**Consignes écrites:**
A. Reproduisez fidèlement le passage de la lettre sur la protection de l'enfance qui commence aux mots « Aujourd’hui, Madame Macron, la » et s'arrête après « France a ratifiées. ».
B. Poursuivez la lettre sur la protection de l'enfance à partir de sa dernière phrase.

**Texte extrait:**
::::::::::
Madame MACRON,
Nous nous permettons de vous écrire car nous sommes convaincus que vous êtes la destinataire idéale du message que nous portons.
L’association de défense des droits des enfants placés et de leur famille (ADDEPF), que nous représentons, est aujourd’hui très inquiète quant à l’état de la protection de l’enfance dans notre pays. D’enquêtes en enquêtes, de rapports en rapports et de témoignages en témoignages, le constat est indéniable : la protection de l’enfance en France ne protège plus les enfants.
Nous vous écrivons, Madame Macron, afin que votre statut de première dame, mais également votre rôle de mère et votre passé d’enseignante, fassent résonner, aussi fortement que possible, le message d’alerte qu’il faut diffuser dans nos institutions tricolores.
Aussi bien dans la région lyonnaise, où notre association est basée, qu’ailleurs dans l’hexagone, les défaillances de la protection de l’enfance se multiplient et s’élargissent avec les années qui passent, sans qu’aucune réelle mesure pour y mettre un terme ne soit prise.
Aujourd’hui, Madame Macron, la protection de l’enfance dans notre pays ne respecte plus les textes, aussi bien de droit français que des conventions internationales que la France a ratifiées.
Aujourd’hui, Madame Macron, les chiffres liés à la protection de l’enfance sont accablants. Une personne sans-abri sur quatre sort de la protection de l’enfance … 70% des jeunes sortant du dispositif de l’aide sociale à l’enfance sont sans diplôme. Les établissements d’accueil des enfants placés ne sont contrôlés en moyenne qu’une fois tous les vingt-cinq ans. Les enfants placés sont trois fois plus nombreux, à l’âge de quinze ans, à être en situation de déscolarisation, en comparaison aux enfants du même âge qui ne sont pas placés … Et ces données ne sont en réalité que l’arbre qui cache la forêt.
Voilà des décennies que ces problématiques font face aux enfants et aux travailleurs sociaux qui les subissent, et pour lesquelles rien n’est fait pour les endiguer.
Voilà des décennies que ces jeunes sont laissés aux mains d’une institution sociale défaillante qui ne parvient pas à répondre à sa mission. Une mission que nous jugeons d’intérêt public, en ce qu’elle s’adresse aux enfants de la nation, aux futurs citoyens de notre République, à ces français pour lesquels notre belle devise « liberté, égalité, fraternité » doit avoir un écho.
::::::::::
**Données disponibles:**
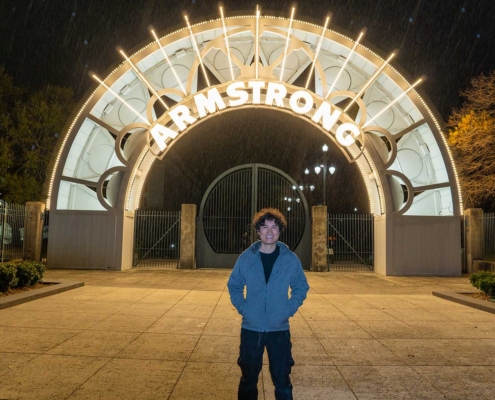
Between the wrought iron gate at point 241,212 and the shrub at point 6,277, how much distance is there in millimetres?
::::::::::
**Réponses aux exercices:**
A.
Aujourd’hui, Madame Macron, la protection de l’enfance dans notre pays ne respecte plus les textes, aussi bien de droit français que des conventions internationales que la France a ratifiées.

B.
Mais nous ne vous livrons pas uniquement des failles, madame, car nous vous écrivons avec des solutions envisageables, réalisables, et nécessaires qui ont tout intérêt à être étudiées par nos élus, et appuyées par vous, Madame Macron.
Nous considérons que l’Aide Sociale à l’Enfance (ASE) doit être restructurée dans ses fondations, puis dans sa mise en œuvre, afin que la protection des enfants puisse, enfin, être garantie entièrement.
Pour ce faire, Madame Macron, il faut qu’une uniformisation à l’échelle de l’Etat soit instaurée, afin d’éliminer les différences structurelles qui ont lieu aujourd’hui et que l’on doit à la gestion, à l’échelle départementale, de la protection de l’enfance. Un meilleur contrôle de l’application des lois doit être mis en place, afin de s’assurer du respect de l’article 375-3 du code civil qui dispose que le placement dans un établissement de l’ASE ne doit avoir lieu qu’en dernier recours, lorsque le placement chez un parent tiers digne de confiance ne peut pas être réalisé, ce qui n’est pas le cas aujourd’hui. La parentalité doit retrouver sa première place, madame. Des contrôles des établissements et familles d’accueil doivent aussi avoir lieu, à très haute fréquence, car ils sont le seul moyen d’être certain de la bonne évolution des enfants dans ces structures. Ces contrôles doivent porter tant sur les moyens d’accueil de ces enfants, que sur les compétences du personnel qui y travaille, notamment des éducateurs qui, bien trop souvent, manquent de formation et ne sont, pour certains, même pas diplômés.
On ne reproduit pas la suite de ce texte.